The senators treated Rice, who originally said a “spontaneous” protest over an anti-Muslim video led to the fatal attack at the U.S. Consulate in Benghazi, Libya on Sept. 11, with outright contempt as a possible replacement for Hillary Clinton, who has indicated her departure from the administration is imminent.

New Hampshire Republican Sen. Kelly Ayotte criticized Rice’s constant appearances on network television, and South Carolina Republican Sen. Lindsey Graham questioned why an official in her position would be the administration’s lead public figure on the Benghazi incident.

Graham suggested the White House may have been taking cover by putting Rice front-and-center on cable news talk shows just days after the Benghazi attack.

McCain mentioned other possible State Department candidates, and what they could expect in a Senate confirmation hearing. Of longtime Senate colleague Democrat John Kerry of Massachusetts, McCain said he could expect to be treated as “any other nominee.”

The renewed political offensive against Rice came as part of a request for a special congressional committee to investigate the attack in Libya.

“It is essential for Congress to conduct its own investigation” of the events, McCain said, adding that the scope of an investigation could be ample. “We want to probe everybody involved, up to and including the President of the United States.”
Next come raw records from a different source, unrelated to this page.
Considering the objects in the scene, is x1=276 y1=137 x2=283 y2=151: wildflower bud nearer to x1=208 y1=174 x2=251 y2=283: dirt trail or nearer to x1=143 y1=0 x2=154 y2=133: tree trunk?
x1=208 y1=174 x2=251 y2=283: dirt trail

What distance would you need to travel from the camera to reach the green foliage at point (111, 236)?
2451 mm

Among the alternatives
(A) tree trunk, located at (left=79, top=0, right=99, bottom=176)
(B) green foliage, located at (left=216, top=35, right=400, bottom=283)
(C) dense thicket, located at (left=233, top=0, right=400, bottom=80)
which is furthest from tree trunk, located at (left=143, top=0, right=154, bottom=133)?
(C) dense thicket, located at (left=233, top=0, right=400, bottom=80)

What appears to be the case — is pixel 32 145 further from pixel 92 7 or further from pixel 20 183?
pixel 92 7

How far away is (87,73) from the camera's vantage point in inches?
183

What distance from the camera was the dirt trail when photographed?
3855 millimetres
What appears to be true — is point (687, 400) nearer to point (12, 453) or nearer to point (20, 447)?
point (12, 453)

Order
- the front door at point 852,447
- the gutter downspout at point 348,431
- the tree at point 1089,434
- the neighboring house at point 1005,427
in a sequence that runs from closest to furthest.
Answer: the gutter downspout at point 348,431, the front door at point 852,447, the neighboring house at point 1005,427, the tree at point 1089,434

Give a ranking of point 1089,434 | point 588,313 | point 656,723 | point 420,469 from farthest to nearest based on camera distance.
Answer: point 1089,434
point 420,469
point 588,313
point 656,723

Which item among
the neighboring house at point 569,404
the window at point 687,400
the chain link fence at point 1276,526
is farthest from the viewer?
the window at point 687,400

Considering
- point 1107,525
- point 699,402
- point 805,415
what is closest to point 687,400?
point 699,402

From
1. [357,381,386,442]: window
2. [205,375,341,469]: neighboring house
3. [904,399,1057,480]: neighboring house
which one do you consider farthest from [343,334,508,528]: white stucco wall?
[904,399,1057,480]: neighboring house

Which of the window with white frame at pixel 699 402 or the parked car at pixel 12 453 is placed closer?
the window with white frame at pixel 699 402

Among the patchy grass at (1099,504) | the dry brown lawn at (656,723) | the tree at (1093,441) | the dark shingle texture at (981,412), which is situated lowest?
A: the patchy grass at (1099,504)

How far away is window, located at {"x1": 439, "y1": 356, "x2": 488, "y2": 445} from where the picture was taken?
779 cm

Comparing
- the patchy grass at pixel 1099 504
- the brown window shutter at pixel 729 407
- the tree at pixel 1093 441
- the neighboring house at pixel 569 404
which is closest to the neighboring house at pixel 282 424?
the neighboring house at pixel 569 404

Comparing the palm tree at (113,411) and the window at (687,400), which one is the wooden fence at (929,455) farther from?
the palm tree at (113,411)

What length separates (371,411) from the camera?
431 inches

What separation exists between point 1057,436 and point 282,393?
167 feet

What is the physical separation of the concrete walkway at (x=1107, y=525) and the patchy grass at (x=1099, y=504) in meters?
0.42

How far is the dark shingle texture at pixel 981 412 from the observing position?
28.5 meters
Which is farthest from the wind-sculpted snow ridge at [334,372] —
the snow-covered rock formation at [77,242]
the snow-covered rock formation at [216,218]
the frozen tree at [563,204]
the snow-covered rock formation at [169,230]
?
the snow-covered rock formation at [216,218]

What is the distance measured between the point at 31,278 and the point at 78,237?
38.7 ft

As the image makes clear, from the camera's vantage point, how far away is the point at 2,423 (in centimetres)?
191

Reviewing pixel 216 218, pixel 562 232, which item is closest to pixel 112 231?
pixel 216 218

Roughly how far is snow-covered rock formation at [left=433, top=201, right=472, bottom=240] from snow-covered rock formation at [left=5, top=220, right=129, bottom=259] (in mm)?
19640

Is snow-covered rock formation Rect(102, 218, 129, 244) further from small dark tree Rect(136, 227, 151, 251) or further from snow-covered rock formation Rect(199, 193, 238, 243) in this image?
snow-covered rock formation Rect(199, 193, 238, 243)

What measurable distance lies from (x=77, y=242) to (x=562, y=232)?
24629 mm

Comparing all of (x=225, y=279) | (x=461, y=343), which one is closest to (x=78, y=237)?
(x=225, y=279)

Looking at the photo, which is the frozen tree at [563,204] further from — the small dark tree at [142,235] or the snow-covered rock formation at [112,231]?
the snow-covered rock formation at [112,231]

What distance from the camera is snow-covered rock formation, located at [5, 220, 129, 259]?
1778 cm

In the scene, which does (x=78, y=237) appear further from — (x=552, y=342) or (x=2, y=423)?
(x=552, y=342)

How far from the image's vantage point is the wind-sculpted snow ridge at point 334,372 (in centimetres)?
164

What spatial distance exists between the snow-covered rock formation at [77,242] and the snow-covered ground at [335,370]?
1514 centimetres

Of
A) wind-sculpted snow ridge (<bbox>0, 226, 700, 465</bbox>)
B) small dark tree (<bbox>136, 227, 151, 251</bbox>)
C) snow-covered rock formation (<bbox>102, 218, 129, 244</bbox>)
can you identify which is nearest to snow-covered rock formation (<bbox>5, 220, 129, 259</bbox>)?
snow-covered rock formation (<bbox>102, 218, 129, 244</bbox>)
Graham said it would be a “big mistake” not to appoint a special committee that could gather all the information in one place. Administration officials involved in the incident would otherwise report to different congressional committees, the South Carolina senator said, scattering information about the attack and the administration’s response.

He compared handling of the Benghazi attack to the Watergate and Iran-Contra scandals , saying the investigation of those events, “benefited from Select Joint Committees.”

An investigation of the incident should reveal “the difference between a human failing and a national security breach,” said Graham.

McCain insisted that Benghazi was more appalling than the Nixon- and Reagan-era scandals. “In Watergate, nobody died. In Iran-Contra, nobody died,” he said.

The Iran-Contra affair of 1986 provided the Iranian military with illegally purchased American-made anti-tank missiles. The weapons were involved in the battle of Mehran, in which they were fired at Iraqi forces from helicopter gunships causing an unspecified number of casualties.

The senators underlined the idea that responsibility for the failings in Benghazi fell equally on the military, intelligence services and the State Department.

“We don’t promote anybody that was a central player in the Benghazi debacle,” Graham said.